Kyle McCord has spent his first two years as a Buckeye backing up starting quarterback CJ Stroud. He is one of the few who has remained patient in the age of the transfer portal. He has waited for his turn, but also prepared every day for it as well.
In those two years as the backup, McCord has played in 12 games and thrown 58 passes. In that time, he has also seen how precise an Ohio State quarterback needs to be and what it takes to get the job done at the level the program requires. Stroud was a two-time Heisman finalist who completed nearly 70% of his passes the past two seasons, for instance.
In fact, four of the last five years for the Buckeyes have featured a Heisman finalist quarterback, and the only year that didn’t, saw Justin Fields lead the Buckeyes to the national title game in 2020.
There is a lot to live up to as Ohio State’s starting quarterback, and McCord saw it first hand watching everything that Stroud went through the past two years. Even if his time on the field was mostly in practice, the time was never wasted.
“I didn’t start my freshman year of high school,” McCord said. “I was a backup, and it was kind of the same situation. A kid had already established the job. One thing the coaches kept preaching to me was just get better every single day because you never know when that opportunity is going to come. I finally got an opportunity to play my sophomore year. That year of not playing really helped me develop myself. I don’t know if I’d be ready to play as a freshman. So I think it was good just to kind of get that experience as a young freshman in high school, not starting, making sure I was getting better every single day in practice. It’s been kind of the same situation here.”
The Spring In Kyle McCord’s Step
Kyle McCord and Devin Brown will be competing for the starting job this spring. McCord has a year on Brown, who was a true freshman this past season. This will be the first real opportunity for either player to compete for the starting job, but it won’t be the start of McCord’s preparation.

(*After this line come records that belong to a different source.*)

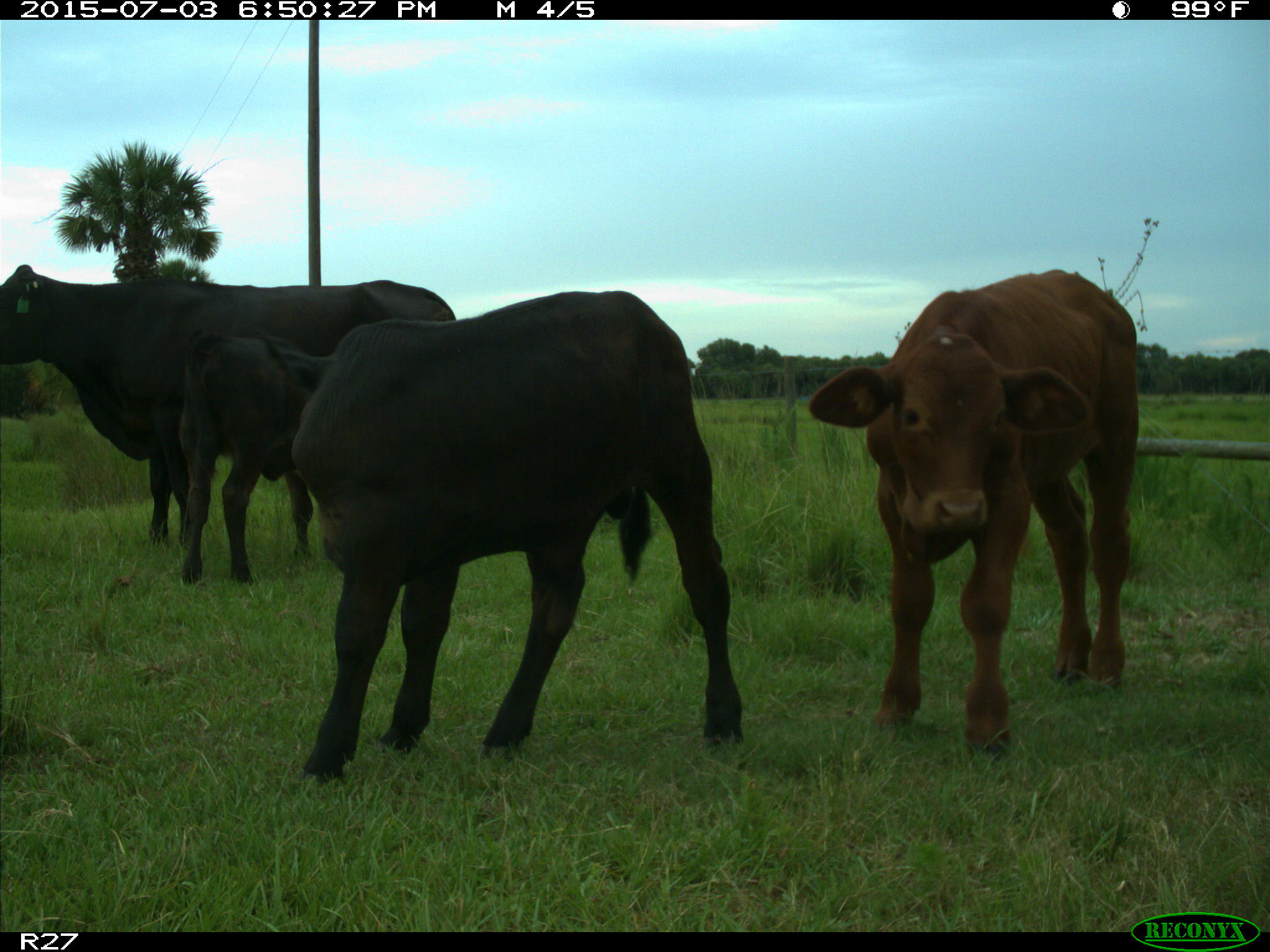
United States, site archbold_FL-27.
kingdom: Animalia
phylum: Chordata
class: Mammalia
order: Artiodactyla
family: Bovidae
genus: Bos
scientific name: Bos taurus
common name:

It hasn’t been easy to sit and wait, but it’s not like it’s easy to start either. Being the quarterback at Ohio State is unrelenting. It’s not for everybody, but McCord has been working to be ready for whatever is required, and then some.
No opportunities can go wasted because everything counts. The mental reps, the physical reps, the questions and answers, have all been delivered with the purpose of winning this job. And now it’s closer than it’s ever been.
“One-hundred percent. Just being a competitor, you want to be on the field, you want to play, you want to be that guy,” McCord admitted. “But at the same time, I think you have to realize that if you’re not playing on the field, you’re developing, you’re getting better at your craft. So keeping that in mind, you stay motivated to keep going. Never settle, never be complacent because I’m not on the field right now like ‘I can chill, I can take my foot off the gas.’ So just continuing to preach development and getting better and putting one foot in front of the other every single day.”
Follow The Leader
The next Ohio State quarterback will need to continue being as precise as a surgeon, but also be the kind of leader that everybody else wants to follow. The leadership aspect can be difficult for a backup quarterback to develop, but McCord has been focusing on being a leader well before now.
“The coaches have been preaching to me to be a leader as much as you can,” McCord said. “Be vocal, lead by example, all that. I’ve really been trying to do that with the twos. I take over that huddle, especially with some of the younger receivers, you know, kind of talking to them about what I see, what I want them to do on the field. I’m kind of acting like the starter with the twos, so I mean, that’s been really good preparation I feel like. That’s kind of where my main focus is going and has been.”
Spring ball is less than two months away. Kyle McCord will begin camp as the favorite for the job. His experience in the offense will likely have him taking the first snaps. But it will be a competition. McCord understands that, but it doesn’t change his mindset, and it never has.
“Yeah, I mean, that’s been my mindset since I got here is that I want to be the starter,” he explained. “And that hasn’t changed, whether it’s starting against Akron, or being the backup, or whatever the case may be, it’s just always been my mindset. So now that CJ is gone, that’s not going to change. I’m still gonna prepare like the starter, and — mentally in my mind — act like it.”